17 bilhões de barris de petróleo são usados, todos os anos, para produzir bilhões de garrafas PET apenas nos Estados Unidos. Só uma pequena parte das garrafas, 30%, é reciclada. Elas se acumulam nos lixões e prejudicam os ecossistemas, sobretudo o aquático, ameaçando a vida de várias espécies.

Mas São Francisco, na Califórnia, tem a missão de alcançar a meta de lixo zero. As garrafas entram nessa conta. Estabelecimentos estão proibidos de vender garrafas de menos de 600 ml. Sem um comércio que as sustente, é questão de tempo até que sejam extintas da cidade. Bicas e bebedouros espalhados pela cidade devem substituí-las.

A nova regra vale desde o final de 2014 e a multa chega a mil dólares para quem desrespeitá-la. A meta de lixo zero deve ser alcançada até 2020 e conta ainda com o banimento de sacolas plásticas e embalagens de isopor.

No Brasil, existe uma indústria consolidada de reciclagem do PET, plástico usado para a fabricação das garrafas, e um terço do faturamento de todo o setor produtor do PET provém justamente da reciclagem, segundo a Abipet – Associação Brasileira da Indústria do PET.

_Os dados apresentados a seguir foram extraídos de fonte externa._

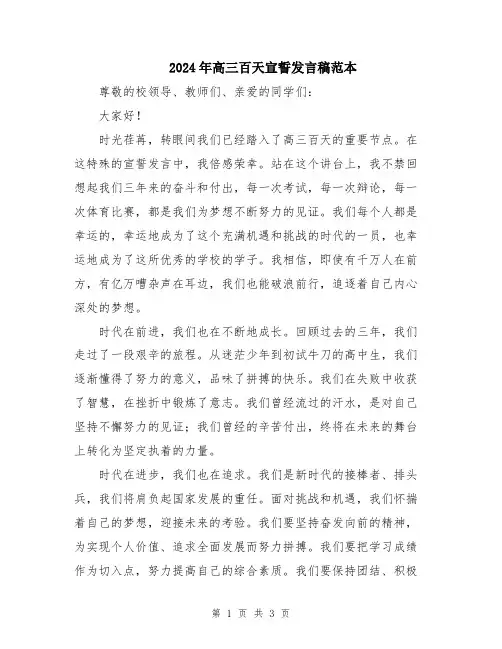 2024年高三百天宣誓发言稿范本

尊敬的校领导、教师们、亲爱的同学们：

大家好！

时光荏苒，转眼间我们已经踏入了高三百天的重要节点。在这特殊的宣誓发言中，我倍感荣幸。站在这个讲台上，我不禁回想起我们三年来的奋斗和付出，每一次考试，每一次辩论，每一次体育比赛，都是我们为梦想不断努力的见证。我们每个人都是幸运的，幸运地成为了这个充满机遇和挑战的时代的一员，也幸运地成为了这所优秀的学校的学子。我相信，即使有千万人在前方，有亿万嘈杂声在耳边，我们也能破浪前行，追逐着自己内心深处的梦想。

时代在前进，我们也在不断地成长。回顾过去的三年，我们走过了一段艰辛的旅程。从迷茫少年到初试牛刀的高中生，我们逐渐懂得了努力的意义，品味了拼搏的快乐。我们在失败中收获了智慧，在挫折中锻炼了意志。我们曾经流过的汗水，是对自己坚持不懈努力的见证；我们曾经的辛苦付出，终将在未来的舞台上转化为坚定执着的力量。

时代在进步，我们也在追求。我们是新时代的接棒者、排头兵，我们将肩负起国家发展的重任。面对挑战和机遇，我们怀揣着自己的梦想，迎接未来的考验。我们要坚持奋发向前的精神，为实现个人价值、追求全面发展而努力拼搏。我们要把学习成绩作为切入点，努力提高自己的综合素质。我们要保持团结、积极

第 1 页 共 3 页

A nona edição do Censo da Reciclagem de PET aponta um crescimento de 12% na reciclagem. A correta destinação de cada uma dessas garrafas foi garantida, sendo que elas foram totalmente recicladas e utilizadas em novos produtos aqui mesmo, no Brasil. No primeiro ano do censo no Brasil, 2004, descobriu-se que 167 mil toneladas haviam sido recicladas. Em 2013, último ano do mesmo censo, o número saltou para 331 mil toneladas, de cerca de 500 mil consumidas.